PostPosted: Sat Jan 28, 2006 7:07 pm    Post subject: Reply with quote

Do we have an opinion on whether some solutions are more "elegant" than others? If so, I submit the following:

It is fairly easy to get to the following position. Along the way you have to identify a triplet <357> in block 5.

Code:

4 1  8    7  23 236   39 5 369
5 9  2    4   1  36    7 8  36
6 7  3    5   9   8    2 4   1

3 4  5  289  28   1   89 6   7
1 6 79   89   4  37  389 2   5
8 2 79    6  35 357    4 1  39

2 5  4    3   6   9    1 7   8
9 8  6    1   7   4    5 3   2
7 3  1   28 258  25    6 9   4


Now, there is a rectangle in rows 1 and 2, but it is not very useful. Here is the explanation:

"Squares R2C6, R2C9, R1C6 and R1C9 form a Type-4B Unique Rectangle on <36>. Because they share two rows, two columns, and two blocks, if they all had possibilities <36> then the puzzle would have two solutions; you could simply exchange the <3>s with the <6>s in the squares to get the other solution, and their common rows, columns and blocks would still contain one of each value.

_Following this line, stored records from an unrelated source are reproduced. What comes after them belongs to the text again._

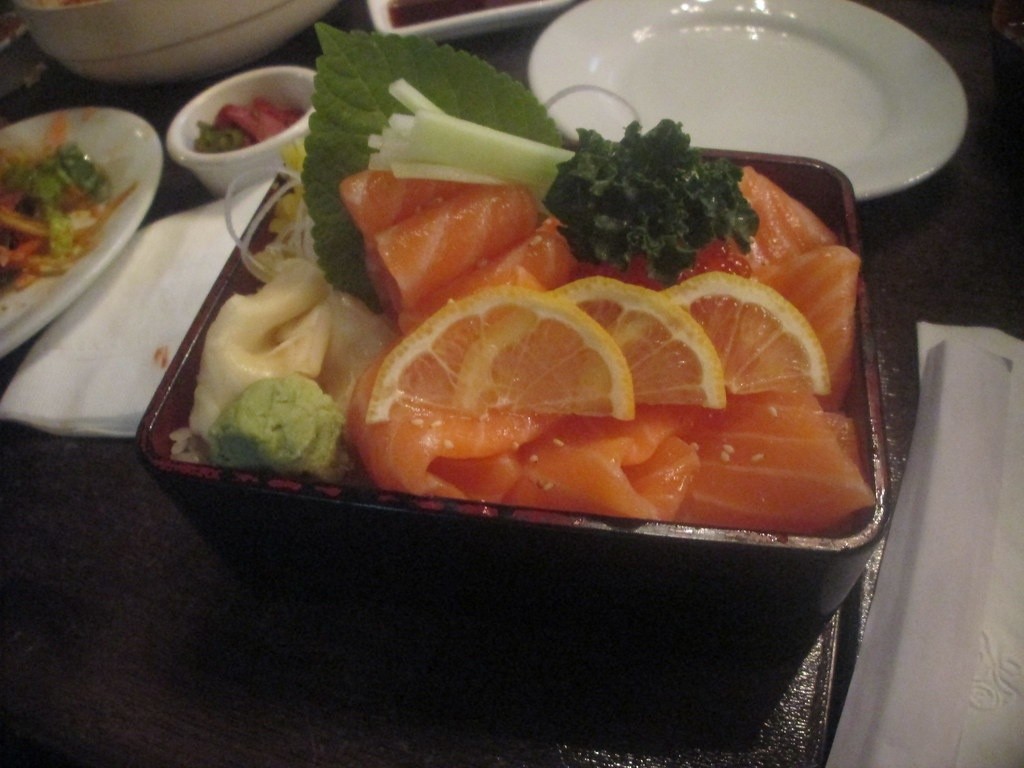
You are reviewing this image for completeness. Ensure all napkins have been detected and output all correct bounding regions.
[0,175,275,442]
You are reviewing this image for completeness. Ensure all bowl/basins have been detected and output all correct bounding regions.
[137,139,892,747]
[16,2,346,87]
[165,65,318,201]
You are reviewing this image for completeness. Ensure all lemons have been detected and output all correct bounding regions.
[365,278,836,426]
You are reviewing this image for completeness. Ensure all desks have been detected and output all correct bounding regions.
[0,0,1023,768]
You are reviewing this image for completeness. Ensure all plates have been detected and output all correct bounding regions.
[365,0,577,44]
[2,107,164,361]
[529,0,970,202]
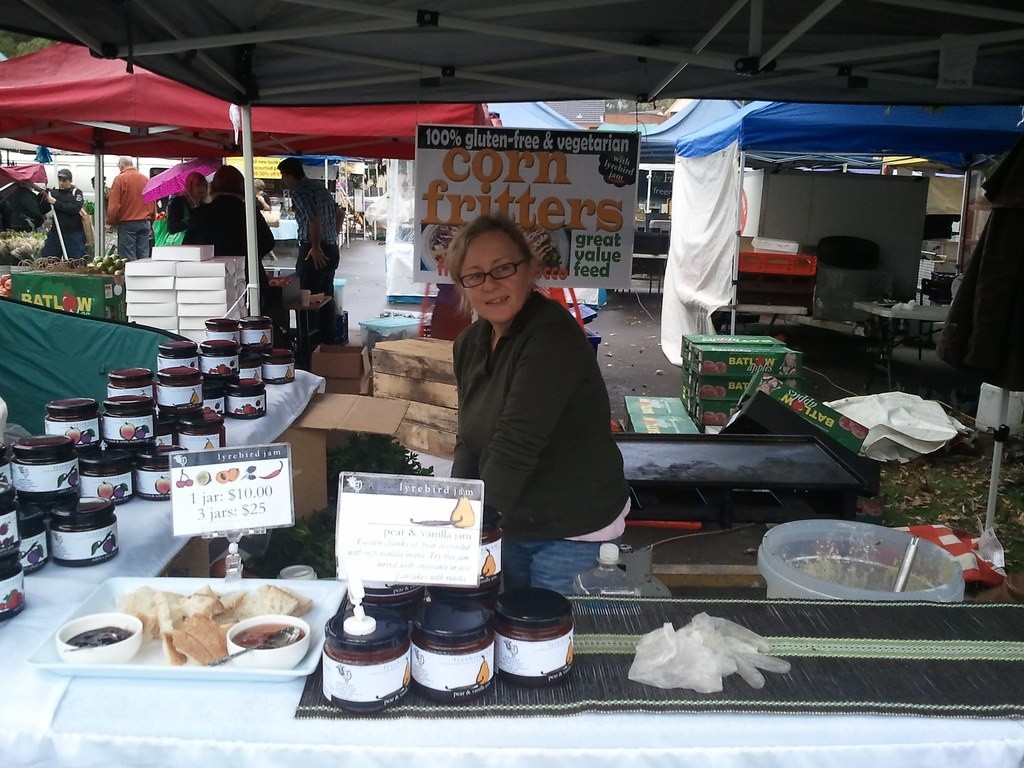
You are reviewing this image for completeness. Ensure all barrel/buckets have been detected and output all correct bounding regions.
[757,519,966,604]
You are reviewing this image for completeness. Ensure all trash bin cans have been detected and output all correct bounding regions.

If you look carefully, you'll see that the only squares in row 1 that can contain <6> are the "roof" squares -- R1C6 and R1C9. Since one of these squares must be <6>, the only way to avoid the "deadly pattern" is if neither of them can contain <3>."

Much more useful is the loop comprising R1C5 <23>, R1C7 <39>, R4C7 <89>, and R4C5 <28>. The solution in these four cells is either
Code:

2  3
8  9

or

3  9
2  8

So, we can clear the remaining possibilities of <3> in R1, <9> in C7, <8> in R4, and <2> in C5>.

Now, every unsolved square has two possibilities, except R6C6 is <357>. This is a BUG, and R6C6 must be <3>, which solves the puzzle. Here is a fuller explanation:

" In a BUG pattern, in each row, column and block, each unsolved possibility appears exactly twice. Such a pattern either has 0 or 2 solutions, so it cannot be part of a valid Sudoku." In other words, R6C6 cannot be <57> if the puzzle has a single, unique solution.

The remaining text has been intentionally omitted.